▶ _Aim of the task_
Using the murder trial report, answer each question briefly.
1. What was the value of the life insurance on Mrs Patel-Nasri?
2. What car did the cameras show being used as the getaway car?
3. To what day and time did the judge adjourn sentencing?

▶ _Text to read_

****************************************

Fadi Nasri, 34, wanted his 29-year-old wife dead so he could use her £350,000 life insurance to pay off his debts and start a new life with blonde prostitute Laura Mockiene.

Nasri gave Jason Jones the keys to their Sudbury Avenue home, where the 36-year-old hitman stabbed Mrs Patel-Nasri in the leg with her own kitchen knife.

She managed to get out on to her driveway but bled to death before emergency services could reach her.

Nasri recruited Jones through underworld contact Rodger Leslie, 38, a notorious heroin dealer, who was driven to the house by Tony Emmanuel, 42.

But Jones made a fatal error when CCTV cameras caught him dropping the murder weapon into the drain as he left the scene on the night of May 11, 2006.

The cameras also showed the Audi A4 getaway car which was registered in the name of Emmanuel's girlfriend.

Emmanuel was arrested and he named Jones as the knifeman.

Phone records linked all four accomplices to each other and showed Leslie rang Nasri just minutes after the killing.

Jones and Leslie were today found guilty of murder alongside Nasri, who played the grieving husband at press conferences after the murder.

The businessman was photographed grinning as his 25-year-old girlfriend kissed him on the cheek in Lithuania just three months later.

Emmanuel was cleared of murder and manslaughter after insisting that, although he drove Jones and Leslie to the scene, he knew nothing of the sinister plot.

On hearing the verdicts Emmanuel jumped from his seat and ran out of the dock shouting "Lock the door boy" at prison guards.

Nasri shook his head on hearing the majority ten-to-two verdicts while Leslie muttered 'its a bit harsh'.

Judge Peter Beaumont QC, the Recorder of London, adjourned sentencing until Friday, June 20, at 10.30am, to allow the police to investigate Nasri and Leslie's finances.

Nasri tried to have his wife murdered five days before she died but the special constable confronted her killers as they tried to get into the house.

****************************************

▶ _Record set_
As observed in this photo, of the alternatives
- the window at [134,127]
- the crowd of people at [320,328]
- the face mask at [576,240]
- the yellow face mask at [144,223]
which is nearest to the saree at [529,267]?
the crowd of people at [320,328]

****************************************

▶ _Task solution_
1. £350,000
2. An Audi A4
3. Friday, June 20, at 10.30am